Passage shown —
>>>

I saw a sign that said falling rocks so I tried and it doesn’t
Hubs left his Amazon account open on the laptop and I swear to God if I’m getting a lawnmower for Mother’s Day there will be bloodshed.
“Oh really? Sorry, my emails have been acting funny lately”
They haven’t.
Mall Cop: The guy from Jersey Shore stole a spray tan kit. He’s running up the escalator.
[static]
MC: THE SITUATION IS ESCALATING RAPIDLY
I only ate one meal yesterday. It just lasted for six hours.
A lot of guys hate it when I put both my hands on their shoulders and ask if everything is all right.
The guy at the urinal next to me seems particularly upset.
Nothing in a household is said more lovingly than, “Can you bring me some toilet paper?”
*walks around revolving door for 3 hours while staring down at phone*
Physicist: *pounds fist* None of our models predicted this!
Cindy Crawford: What did you expect? My major was Chemical Engineering.
professor x: whats your superpower
ostrich: i lay big egg
professor x [telepathically to xmen]: i can save us money on breakfast
ostrich [telepathically]: egg no for sale
Yes, I put a semicolon in a tweet. What else am I supposed to do with my English degree?
I see ur bio says ‘Medical Intern’. Can you take a look at this *sends DM of mother-in-laws face* n tell me if it’s infected. It is right?
In the bathroom stall and written on the bottom of the door, ” Beware of Limbo Dancers” I wanted to star it and re-stall it one door over.
You can even hide a dead body in Terms & Conditions, No one will ever know.
David Attenborough: The faster antelope species always keep their slower cousins, the cantaloupe, nearby to throw under the feet of predators to trip them thus creating a hilarious pile up on the savannah.
I’m not surprised you had a facelift..but it looks like you are.

<<<

[Extracted data entries]

>>>

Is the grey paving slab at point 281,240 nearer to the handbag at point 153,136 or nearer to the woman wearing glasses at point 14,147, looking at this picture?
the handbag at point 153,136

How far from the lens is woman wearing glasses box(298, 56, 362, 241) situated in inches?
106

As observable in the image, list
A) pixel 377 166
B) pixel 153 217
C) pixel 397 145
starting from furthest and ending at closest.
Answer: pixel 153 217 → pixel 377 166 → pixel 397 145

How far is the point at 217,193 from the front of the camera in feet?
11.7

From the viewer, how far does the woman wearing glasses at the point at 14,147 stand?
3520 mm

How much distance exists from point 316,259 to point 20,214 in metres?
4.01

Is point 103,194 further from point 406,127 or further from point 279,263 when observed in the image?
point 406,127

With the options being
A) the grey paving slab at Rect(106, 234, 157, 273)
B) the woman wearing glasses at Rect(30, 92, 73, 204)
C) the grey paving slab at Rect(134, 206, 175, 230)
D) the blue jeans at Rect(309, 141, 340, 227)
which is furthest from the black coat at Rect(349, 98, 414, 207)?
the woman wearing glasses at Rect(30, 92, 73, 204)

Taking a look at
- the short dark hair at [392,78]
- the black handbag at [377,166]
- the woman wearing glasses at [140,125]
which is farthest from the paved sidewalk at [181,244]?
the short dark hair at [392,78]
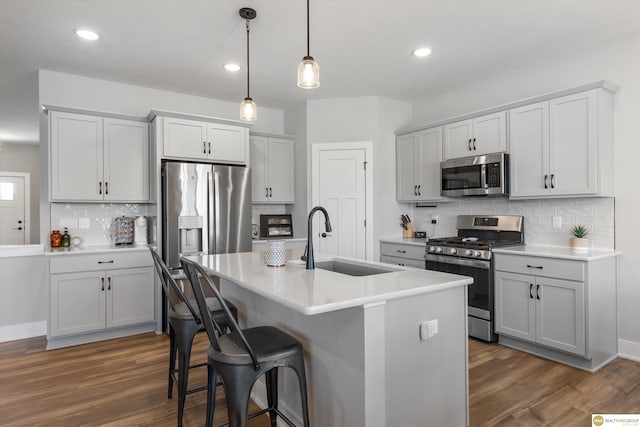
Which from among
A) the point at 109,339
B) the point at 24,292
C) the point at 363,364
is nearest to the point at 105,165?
the point at 24,292

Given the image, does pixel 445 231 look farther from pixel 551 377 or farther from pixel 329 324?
pixel 329 324

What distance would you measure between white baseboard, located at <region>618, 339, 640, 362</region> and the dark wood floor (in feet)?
0.26

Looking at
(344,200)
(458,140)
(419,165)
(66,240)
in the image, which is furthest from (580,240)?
(66,240)

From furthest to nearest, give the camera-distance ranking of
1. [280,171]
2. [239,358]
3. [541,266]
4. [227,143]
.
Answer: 1. [280,171]
2. [227,143]
3. [541,266]
4. [239,358]

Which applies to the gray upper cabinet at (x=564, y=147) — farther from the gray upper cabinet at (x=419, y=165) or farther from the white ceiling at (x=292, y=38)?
the gray upper cabinet at (x=419, y=165)

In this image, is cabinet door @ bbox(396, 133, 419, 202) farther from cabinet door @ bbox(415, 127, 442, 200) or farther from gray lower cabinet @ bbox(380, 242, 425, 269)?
gray lower cabinet @ bbox(380, 242, 425, 269)

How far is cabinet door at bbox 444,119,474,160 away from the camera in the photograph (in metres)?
3.99

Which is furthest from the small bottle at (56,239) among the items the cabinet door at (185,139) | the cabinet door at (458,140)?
the cabinet door at (458,140)

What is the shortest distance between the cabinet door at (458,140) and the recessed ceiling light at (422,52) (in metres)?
0.93

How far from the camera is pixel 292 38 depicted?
3.14m

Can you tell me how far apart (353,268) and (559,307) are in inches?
70.6

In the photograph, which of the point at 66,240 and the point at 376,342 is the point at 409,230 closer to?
the point at 376,342

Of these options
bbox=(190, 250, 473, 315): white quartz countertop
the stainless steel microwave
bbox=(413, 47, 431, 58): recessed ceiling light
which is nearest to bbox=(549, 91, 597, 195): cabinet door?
the stainless steel microwave

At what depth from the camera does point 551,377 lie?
2756 mm
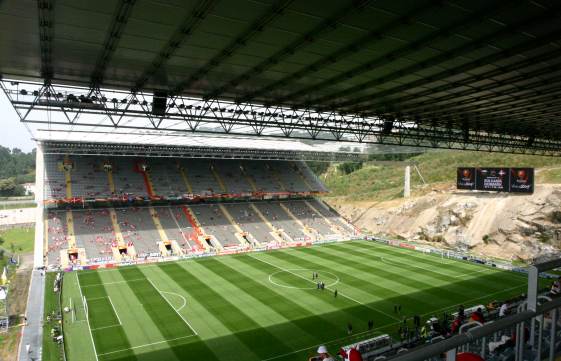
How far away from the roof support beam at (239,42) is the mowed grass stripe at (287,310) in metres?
14.2

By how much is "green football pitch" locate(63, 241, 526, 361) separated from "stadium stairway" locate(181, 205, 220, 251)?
147 inches

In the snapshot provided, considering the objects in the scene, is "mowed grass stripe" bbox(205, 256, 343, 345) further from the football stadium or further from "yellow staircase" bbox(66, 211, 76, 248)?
"yellow staircase" bbox(66, 211, 76, 248)

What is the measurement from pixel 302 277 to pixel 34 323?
18.9 metres

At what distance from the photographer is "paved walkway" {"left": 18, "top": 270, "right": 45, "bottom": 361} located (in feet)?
65.2

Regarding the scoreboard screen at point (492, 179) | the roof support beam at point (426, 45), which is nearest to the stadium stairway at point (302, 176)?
the scoreboard screen at point (492, 179)

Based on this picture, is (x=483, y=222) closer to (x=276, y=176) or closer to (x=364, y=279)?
(x=364, y=279)

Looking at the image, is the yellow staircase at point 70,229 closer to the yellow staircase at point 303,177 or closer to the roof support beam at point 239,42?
the roof support beam at point 239,42

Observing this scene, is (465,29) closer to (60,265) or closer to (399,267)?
(399,267)

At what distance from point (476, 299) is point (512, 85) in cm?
1723

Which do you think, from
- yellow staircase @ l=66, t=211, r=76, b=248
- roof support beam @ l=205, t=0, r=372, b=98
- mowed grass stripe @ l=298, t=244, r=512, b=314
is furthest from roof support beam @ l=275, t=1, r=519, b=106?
yellow staircase @ l=66, t=211, r=76, b=248

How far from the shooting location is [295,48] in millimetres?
12148

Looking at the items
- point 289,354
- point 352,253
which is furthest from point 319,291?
point 352,253

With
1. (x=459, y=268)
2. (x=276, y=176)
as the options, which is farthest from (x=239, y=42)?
(x=276, y=176)

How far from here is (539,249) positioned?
38875 millimetres
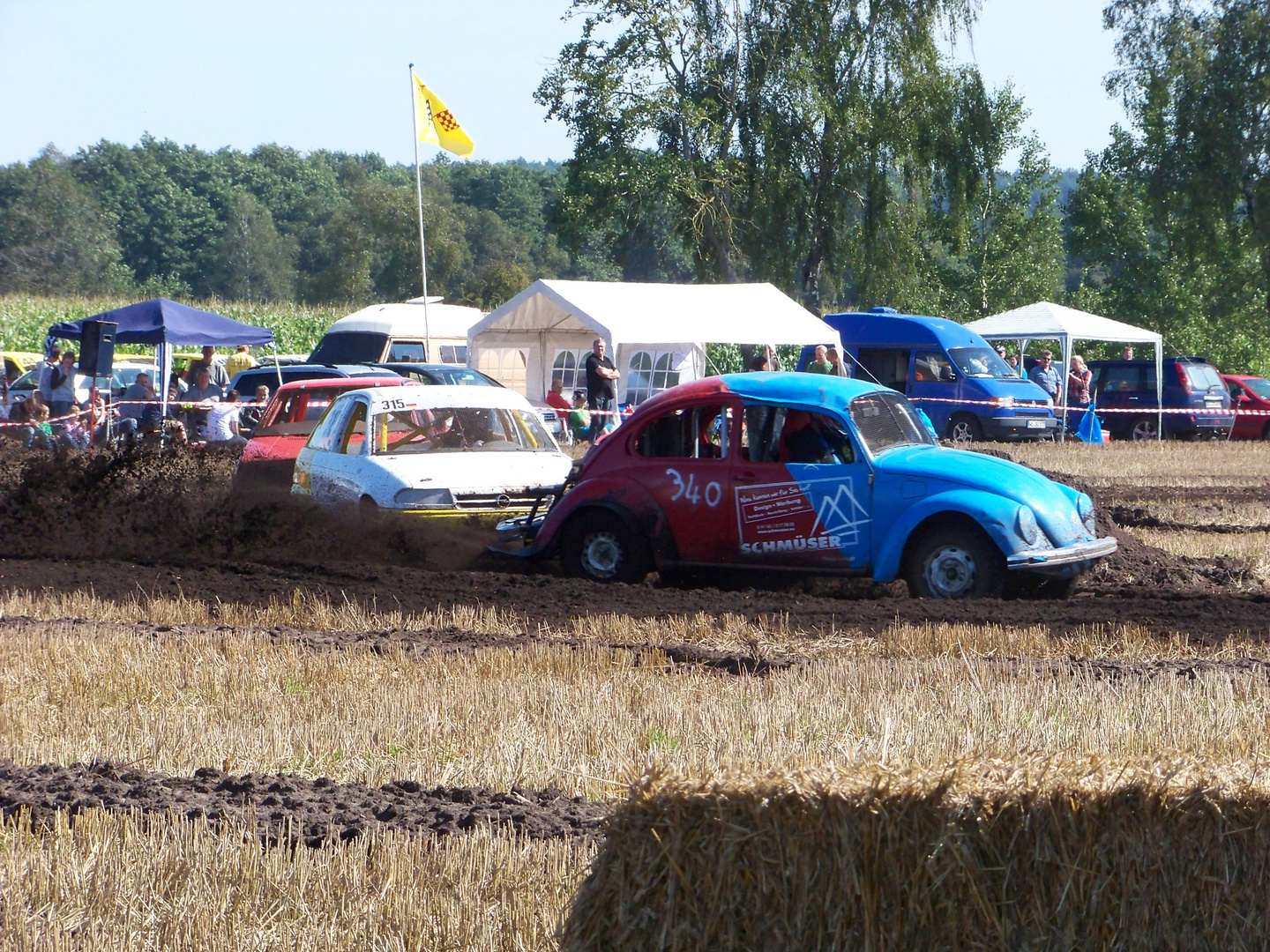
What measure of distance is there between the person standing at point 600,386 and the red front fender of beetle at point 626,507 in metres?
12.2

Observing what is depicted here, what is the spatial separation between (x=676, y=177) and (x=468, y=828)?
37099mm

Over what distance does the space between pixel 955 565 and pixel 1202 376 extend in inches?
873

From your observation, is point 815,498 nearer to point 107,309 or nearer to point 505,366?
point 505,366

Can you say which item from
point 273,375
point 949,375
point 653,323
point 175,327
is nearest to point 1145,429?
point 949,375

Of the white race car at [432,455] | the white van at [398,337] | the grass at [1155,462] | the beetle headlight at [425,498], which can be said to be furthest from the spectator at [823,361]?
the white van at [398,337]

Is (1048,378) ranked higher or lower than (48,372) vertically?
lower

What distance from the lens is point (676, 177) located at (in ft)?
132

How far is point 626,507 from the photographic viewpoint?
1017 centimetres

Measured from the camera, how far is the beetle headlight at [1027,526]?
9094 mm

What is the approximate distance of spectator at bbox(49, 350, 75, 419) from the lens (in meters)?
21.1

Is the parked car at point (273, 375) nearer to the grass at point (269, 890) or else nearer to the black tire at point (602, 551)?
the black tire at point (602, 551)

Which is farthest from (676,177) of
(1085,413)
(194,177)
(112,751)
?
(194,177)

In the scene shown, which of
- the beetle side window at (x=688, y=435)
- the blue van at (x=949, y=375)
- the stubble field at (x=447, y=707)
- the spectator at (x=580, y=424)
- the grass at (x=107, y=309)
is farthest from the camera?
the grass at (x=107, y=309)

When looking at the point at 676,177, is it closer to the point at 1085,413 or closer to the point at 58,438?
the point at 1085,413
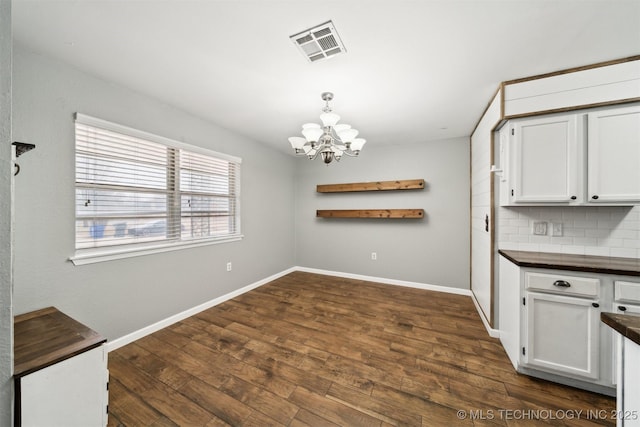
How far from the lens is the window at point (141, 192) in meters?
2.04

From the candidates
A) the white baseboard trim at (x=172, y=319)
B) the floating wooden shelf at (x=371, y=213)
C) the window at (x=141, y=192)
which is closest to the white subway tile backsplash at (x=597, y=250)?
the floating wooden shelf at (x=371, y=213)

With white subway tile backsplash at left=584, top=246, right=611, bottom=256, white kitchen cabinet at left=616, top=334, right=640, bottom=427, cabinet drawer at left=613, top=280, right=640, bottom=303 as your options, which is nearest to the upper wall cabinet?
white subway tile backsplash at left=584, top=246, right=611, bottom=256

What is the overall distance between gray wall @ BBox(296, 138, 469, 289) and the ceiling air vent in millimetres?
2733

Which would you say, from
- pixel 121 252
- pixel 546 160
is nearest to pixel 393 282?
pixel 546 160

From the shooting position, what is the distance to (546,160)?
198 cm

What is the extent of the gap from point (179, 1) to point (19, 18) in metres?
1.07

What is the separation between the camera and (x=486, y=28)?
1.50 m

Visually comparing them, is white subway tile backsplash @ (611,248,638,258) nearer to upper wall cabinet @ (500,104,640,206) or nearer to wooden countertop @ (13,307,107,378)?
upper wall cabinet @ (500,104,640,206)

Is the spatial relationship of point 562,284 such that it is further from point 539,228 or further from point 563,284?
point 539,228

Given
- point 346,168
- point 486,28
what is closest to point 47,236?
point 486,28

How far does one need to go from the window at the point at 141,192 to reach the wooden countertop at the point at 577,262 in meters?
3.38

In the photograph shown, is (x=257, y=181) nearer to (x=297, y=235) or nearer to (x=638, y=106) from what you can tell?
(x=297, y=235)

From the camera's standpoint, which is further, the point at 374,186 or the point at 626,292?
the point at 374,186

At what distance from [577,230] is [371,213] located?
2.54m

<<<

Prompt 1 —
Rewrite the short jokes from "You can even" up to and including "on the savannah.", putting "gazelle" in place of "antelope".
Prompt 2 —
Carry on the short jokes from where they stop.

Exercise response 1 —
You can even hide a dead body in Terms & Conditions, No one will ever know.
David Attenborough: The faster gazelle species always keep their slower cousins, the cantaloupe, nearby to throw under the feet of predators to trip them thus creating a hilarious pile up on the savannah.

Exercise response 2 —
My kid told me whenever I don’t wear makeup everyone thinks I look tired. So now we’re playing a fun game of going through the church photo directory to find out exactly who said that about mommy
I’ve never been so thrown by a hyphen
I really don’t believe all of these women on here are actually named “Sassy”
*watching Tom Cruise run on a hardwood floor in socks*
“Ooh, that IS risky.”
My date told me I have nice skin. It’s not like he’s gonna make a mask out of it right? *nervous laugh*
If I drop something in the toilet, it’s gone forever. I am not going in after it. Just ask my daughter. Oh, that’s right, you can’t.
High school teachers: You are to write about the use of the color yellow in The Great Gatsby. If it’s less than 10 pages I will CALL THE COPS.
College profs: Write about an entire religion. I don’t even care which one but if you make me read more than 3 pages I will end my shit.
I accidentally dripped some mustard on my newborn daughter’s forehead and long story short a nurse just walked in and saw me lick the baby.
Look, I just feel like I shouldn’t have to bend over backward to get an exorcism.
Well if you’re here … then who’s in Loch Ness?
Annnnd that’s how the fight started.